Sena

Das ist die Geschichte des zweieinhalbjährigen Sena, einem Kind, das niemand wirklich wollte und um das niemand wirklich trauerte. Sena ist am 11. November 2005 in Düsseldorf-Niederkassel qualvoll erstickt, nachdem ihn seine Stiefmutter zur Strafe für Stunden in einen Hartschalenkoffer eingesperrt hatte.

Sena wurde in Japan geboren, von seiner leiblichen Mutter verstoßen und an seine Großmutter weitergereicht. Im Sommer 2005 gab dann auch die Großmutter den kleinen Sena weiter, an seinen, mittlerweile in Deutschland lebenden, leiblichen Vater und dessen neue Frau.

Sena lebte sodann mit seinem Vater, seiner Stiefmutter und seinem eineinhalbjährigen Stiefbruder in einer Wohnung in Düsseldorf-Niederkassel. Senas Stiefmutter war noch sehr jung, sprach kein Wort Deutsch, hatte keinen Ansprechpartner, außer ihren Mann, der fünfundzwanzig Jahre älter war. Sie war zudem im achten Monat schwanger und mit der Gesamtsituation, zwei Kleinkinder zu versorgen, vollkommen überfordert.

Am Nachmittag des 11. Novembers 2005 verlor Senas Stiefmutter die Nerven. Senas Vater war für eine Geschäftsreise ins Ausland gereist und hatte seine kleine Familie zurückgelassen. Die Stiefmutter kam mit Sena, der sehr quirlig und schon fast hyperaktiv war, nicht zurecht. Ihr fehlte auch das Einfühlungsvermögen gegenüber ihrem Stiefsohn, der ja noch vor kurzer Zeit in Japan bei seiner Großmutter aufgewachsen war und sich nun ebenfalls, ungewollt, in einem neuen Land und in einer neuen Familie zurecht finden musste. Sena spielte an diesem Nachmittag, in den Augen seiner Stiefmutter, zu laut und war ihrer Meinung nach einfach zu quengelig. Als Sena einen Hartschalenkoffer entdeckte und in diesen hineinkrabbelte sah seine Stiefmutter die Chance endlich Ruhe vor Sena zu haben. Außerdem wollte sie Sena ohnehin noch bestrafen, da er am Tag zuvor ziemlich frech zu ihr war. Sie klappte also den Deckel des Koffers zu und verschloss diesen. Der kleine Sena war gefangen, seine Atemluft reichte gerade einmal für 20 bis 40 Minuten. In diesen Minuten kämpfte Sena um sein Leben, er hatte Angst, wurde panisch, schrie um Hilfe, klopfte von innen an den Koffer und weinte.
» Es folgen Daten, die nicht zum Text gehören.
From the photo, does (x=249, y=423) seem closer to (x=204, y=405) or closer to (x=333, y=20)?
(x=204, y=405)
Senas Stiefmutter war absolut bewusst, dass ihr kleiner Stiefsohn in diesem Koffer sterben könnte, aber sie hörte weg, ging sogar in ein anderes Zimmer, um sich mit ihrem leiblichen Sohn zu beschäftigen und im Internet zu surfen, während Sena jämmerlich im Koffer erstickte.

Erst Stunden später, nachdem die Schreie und das Klopfen von Sena verstummt waren, öffnete die Stiefmutter den Koffer. Sena war nicht mehr am Leben. Nach dem Tod des kleinen Jungen rief die Stiefmutter nicht den Notarzt, sondern spürte Senas Vater in China auf und teilte ihm telefonisch mit, dass sein Sohn tot sei. Dieser informierte umgehend Bekannte in Düsseldorf, welche dann den Notarzt alarmierten.

Bei der Obduktion des kleinen Körpers fiel den Gerichtsmedizinern auf, dass Sena kein schönes Leben hatte und schon vor seinem Tod misshandelt worden war. Sein Körper wies etliche neue, sowie alte Blutergüsse und Spuren von Schlägen auf.

Senas Vater hielt zu seiner Frau und verzieh ihr den Tod seines Sohnes. Er sagte sogar, Sena sei ihm im Traum erschienen und habe sich entschuldigt, dass er zu ihm und seiner Stiefmutter keine Beziehung aufbauen konnte. Es erleichtert natürlich das Gewissen des Vaters, wenn man einem zweijährigen Jungen die Schuld für das abscheuliche Verhalten der Stiefmutter geben kann. Denn welche Beziehung kann ein Kleinkind innerhalb weniger Monate zu einem vollkommen fremden Menschen aufbauen, bei denen er weder erwünscht war, noch geliebt wurde.

Gerichtsurteil:
Die Stiefmutter wurde wegen Totschlags zu einer Freiheitsstrafe von acht Jahren verurteilt. Das Urteil ist rechtskräftig.